In this way, the team determined the transcriptomic signature of each tumor, revealing which dysregulations are unique to specific tumor types and which are common to all. Single-cell analysis with spatial resolution further helped them to identify how each cell type in the tumor contributes to the overall transcriptome.
The result: FLC emerged as a distinct outlier. “We identified 301 genes that were expressed differently in FLC than they were in other tumors, which really underscores how unique it is among liver cancers,” Requena says. “Moreover, 35 of those were highly expressed only in FLC. These genes could be tested for diagnostic applications in the clinic.”
They also found that any change in DNA that increased the amount of catalytic subunit relative to its regulatory subunit produced the same changes in the transcriptome. Some patients, for example, had a fusion to PRKACA in the ductal cells of the liver, producing cholangiocarcinoma, or in the ductal cells of the pancreas, producing intraductal pancreatic oncolytic neoplasms (IOPNs). Even though these were different fusions to PRKACA and were identified in cells other than hepatocytes, where FLC is found, they produced the same changes in the transcriptome. And some patients were only missing the regulatory subunit but still had the same changes.
Recently, the Simon Lab also demonstrated that these diseases responded to therapeutics in the same way that FLC does.
“Thus, we suggest that the cancer perhaps should be defined not by its DNA change but by the change it produces in the net balance of protein activity in the cell,” says Simon, the Günter Blobel Professor at Rockefeller.
They also compared the tumor transcriptomes against those of normal tissue samples taken from the margins of tumors found in FLC patients. Surprisingly, one had the FLC signature. Upon closer re-examination of the tissue, they spotted fibrous spans typical of the disease and cells that had the fusion transcript of DNAJB1::PRKACA. Removal of the tumor hadn’t captured all FLC cells. Such hidden time bombs could result in new cancer growth.

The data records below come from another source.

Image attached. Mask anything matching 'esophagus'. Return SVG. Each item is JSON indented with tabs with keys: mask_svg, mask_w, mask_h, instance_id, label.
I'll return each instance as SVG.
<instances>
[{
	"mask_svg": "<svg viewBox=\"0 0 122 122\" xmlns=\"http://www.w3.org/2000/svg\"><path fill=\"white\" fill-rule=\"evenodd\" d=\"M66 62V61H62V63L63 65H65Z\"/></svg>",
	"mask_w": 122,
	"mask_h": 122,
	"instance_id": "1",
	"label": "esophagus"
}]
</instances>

“This finding really demonstrates the importance of a complete examination of the margins of the tumor,” says Simon.
A promising clinical trial
With these insights in hand, the researchers have just begun a clinical trial to test the pairing of two anti-cancer medications, DT2216 and irinotecan, that the lab’s earlier research, published in 2022, indicated are effective against FLC when used in combination. This is being supported by the Children’s Oncology Group and the Pediatric Early Phase Clinical Trials Network of the NIH.
In parallel, the Simon Lab is also developing alternative therapeutics, an effort supported by the Cancer Grand Challenge, a highly competitive initiative by Cancer Research (UK) and the National Cancer Institute (US) that offers $25 million grants over five years to consortiums of researchers working towards similar goals. Simon’s lab is part of the KOODAC team, in which different labs are attempting to degrade an oncoprotein—in Simon’s case, fusions with PRKACA—to prevent or kill tumors. Simon aims to present their findings at the annual meeting of the American Association for Cancer Research in late April.
“Ten years ago, it was our hope that by focusing on comprehensively characterizing a single, albeit rare, disease we could made rapid progress on developing both diagnostics and therapeutics that would not only advance FLC treatment but provide a roadmap for other diseases,” he says. “The recent findings from our group validate that hope and offer the promise that these insights can be translated not just to other cancers—such as Ewing sarcoma, rhabdomyosarcoma, and neuroblastoma—but also to illnesses in which we have to eliminate a protein that is not functioning properly.”